Exercise: Each record below is to be reproduced without any change.
════════
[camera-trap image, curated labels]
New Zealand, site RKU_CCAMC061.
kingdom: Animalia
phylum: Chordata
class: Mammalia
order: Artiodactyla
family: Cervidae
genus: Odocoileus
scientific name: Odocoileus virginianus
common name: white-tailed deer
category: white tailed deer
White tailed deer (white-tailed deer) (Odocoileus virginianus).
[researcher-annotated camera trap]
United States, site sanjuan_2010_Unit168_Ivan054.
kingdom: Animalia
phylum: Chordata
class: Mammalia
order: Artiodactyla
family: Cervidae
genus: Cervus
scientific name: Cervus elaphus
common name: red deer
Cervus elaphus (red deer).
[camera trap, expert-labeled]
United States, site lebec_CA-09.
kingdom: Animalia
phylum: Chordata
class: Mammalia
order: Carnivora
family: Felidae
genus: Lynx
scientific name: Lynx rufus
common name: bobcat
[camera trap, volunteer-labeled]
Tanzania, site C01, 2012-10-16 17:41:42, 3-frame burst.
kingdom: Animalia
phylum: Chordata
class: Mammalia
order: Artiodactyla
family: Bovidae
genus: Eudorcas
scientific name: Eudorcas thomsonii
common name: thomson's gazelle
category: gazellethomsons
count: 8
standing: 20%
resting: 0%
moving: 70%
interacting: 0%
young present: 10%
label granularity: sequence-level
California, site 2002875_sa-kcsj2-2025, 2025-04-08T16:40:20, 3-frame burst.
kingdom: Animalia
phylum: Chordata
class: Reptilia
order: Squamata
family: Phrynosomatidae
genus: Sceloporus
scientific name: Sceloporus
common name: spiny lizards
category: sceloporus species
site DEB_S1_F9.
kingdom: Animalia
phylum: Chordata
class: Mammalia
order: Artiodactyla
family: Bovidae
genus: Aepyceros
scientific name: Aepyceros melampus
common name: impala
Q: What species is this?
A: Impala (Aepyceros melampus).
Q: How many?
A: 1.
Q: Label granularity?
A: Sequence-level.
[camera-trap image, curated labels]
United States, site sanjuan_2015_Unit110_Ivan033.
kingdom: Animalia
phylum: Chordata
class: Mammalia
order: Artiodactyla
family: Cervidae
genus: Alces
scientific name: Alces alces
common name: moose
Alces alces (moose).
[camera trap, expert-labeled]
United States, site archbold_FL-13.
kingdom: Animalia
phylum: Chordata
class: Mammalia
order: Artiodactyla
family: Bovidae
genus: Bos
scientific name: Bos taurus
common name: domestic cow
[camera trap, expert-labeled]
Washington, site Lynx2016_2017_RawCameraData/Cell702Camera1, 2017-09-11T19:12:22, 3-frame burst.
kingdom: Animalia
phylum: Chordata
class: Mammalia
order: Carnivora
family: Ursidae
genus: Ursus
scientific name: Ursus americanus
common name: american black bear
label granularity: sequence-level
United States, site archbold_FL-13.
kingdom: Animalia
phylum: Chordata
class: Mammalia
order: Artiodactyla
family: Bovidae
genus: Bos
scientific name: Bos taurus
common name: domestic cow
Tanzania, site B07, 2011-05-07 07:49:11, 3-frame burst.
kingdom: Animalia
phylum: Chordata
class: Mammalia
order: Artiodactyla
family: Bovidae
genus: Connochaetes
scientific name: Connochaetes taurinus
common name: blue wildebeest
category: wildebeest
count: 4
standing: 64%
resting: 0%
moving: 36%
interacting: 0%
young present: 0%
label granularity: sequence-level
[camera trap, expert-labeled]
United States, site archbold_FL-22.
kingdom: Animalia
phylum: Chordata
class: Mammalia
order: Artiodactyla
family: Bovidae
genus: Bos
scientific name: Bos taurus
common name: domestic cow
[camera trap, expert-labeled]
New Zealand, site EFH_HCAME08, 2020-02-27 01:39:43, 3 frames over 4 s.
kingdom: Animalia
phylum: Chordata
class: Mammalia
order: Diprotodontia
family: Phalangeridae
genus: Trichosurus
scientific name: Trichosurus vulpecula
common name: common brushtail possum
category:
════════
Task output:
[camera-trap image, curated labels]
New Zealand, site RKU_CCAMC061.
kingdom: Animalia
phylum: Chordata
class: Mammalia
order: Artiodactyla
family: Cervidae
genus: Odocoileus
scientific name: Odocoileus virginianus
common name: white-tailed deer
category: white tailed deer
White tailed deer (white-tailed deer) (Odocoileus virginianus).
[researcher-annotated camera trap]
United States, site sanjuan_2010_Unit168_Ivan054.
kingdom: Animalia
phylum: Chordata
class: Mammalia
order: Artiodactyla
family: Cervidae
genus: Cervus
scientific name: Cervus elaphus
common name: red deer
Cervus elaphus (red deer).
[camera trap, expert-labeled]
United States, site lebec_CA-09.
kingdom: Animalia
phylum: Chordata
class: Mammalia
order: Carnivora
family: Felidae
genus: Lynx
scientific name: Lynx rufus
common name: bobcat
[camera trap, volunteer-labeled]
Tanzania, site C01, 2012-10-16 17:41:42, 3-frame burst.
kingdom: Animalia
phylum: Chordata
class: Mammalia
order: Artiodactyla
family: Bovidae
genus: Eudorcas
scientific name: Eudorcas thomsonii
common name: thomson's gazelle
category: gazellethomsons
count: 8
standing: 20%
resting: 0%
moving: 70%
interacting: 0%
young present: 10%
label granularity: sequence-level
California, site 2002875_sa-kcsj2-2025, 2025-04-08T16:40:20, 3-frame burst.
kingdom: Animalia
phylum: Chordata
class: Reptilia
order: Squamata
family: Phrynosomatidae
genus: Sceloporus
scientific name: Sceloporus
common name: spiny lizards
category: sceloporus species
site DEB_S1_F9.
kingdom: Animalia
phylum: Chordata
class: Mammalia
order: Artiodactyla
family: Bovidae
genus: Aepyceros
scientific name: Aepyceros melampus
common name: impala
Q: What species is this?
A: Impala (Aepyceros melampus).
Q: How many?
A: 1.
Q: Label granularity?
A: Sequence-level.
[camera-trap image, curated labels]
United States, site sanjuan_2015_Unit110_Ivan033.
kingdom: Animalia
phylum: Chordata
class: Mammalia
order: Artiodactyla
family: Cervidae
genus: Alces
scientific name: Alces alces
common name: moose
Alces alces (moose).
[camera trap, expert-labeled]
United States, site archbold_FL-13.
kingdom: Animalia
phylum: Chordata
class: Mammalia
order: Artiodactyla
family: Bovidae
genus: Bos
scientific name: Bos taurus
common name: domestic cow
[camera trap, expert-labeled]
Washington, site Lynx2016_2017_RawCameraData/Cell702Camera1, 2017-09-11T19:12:22, 3-frame burst.
kingdom: Animalia
phylum: Chordata
class: Mammalia
order: Carnivora
family: Ursidae
genus: Ursus
scientific name: Ursus americanus
common name: american black bear
label granularity: sequence-level
United States, site archbold_FL-13.
kingdom: Animalia
phylum: Chordata
class: Mammalia
order: Artiodactyla
family: Bovidae
genus: Bos
scientific name: Bos taurus
common name: domestic cow
Tanzania, site B07, 2011-05-07 07:49:11, 3-frame burst.
kingdom: Animalia
phylum: Chordata
class: Mammalia
order: Artiodactyla
family: Bovidae
genus: Connochaetes
scientific name: Connochaetes taurinus
common name: blue wildebeest
category: wildebeest
count: 4
standing: 64%
resting: 0%
moving: 36%
interacting: 0%
young present: 0%
label granularity: sequence-level
[camera trap, expert-labeled]
United States, site archbold_FL-22.
kingdom: Animalia
phylum: Chordata
class: Mammalia
order: Artiodactyla
family: Bovidae
genus: Bos
scientific name: Bos taurus
common name: domestic cow
[camera trap, expert-labeled]
New Zealand, site EFH_HCAME08, 2020-02-27 01:39:43, 3 frames over 4 s.
kingdom: Animalia
phylum: Chordata
class: Mammalia
order: Diprotodontia
family: Phalangeridae
genus: Trichosurus
scientific name: Trichosurus vulpecula
common name: common brushtail possum
category:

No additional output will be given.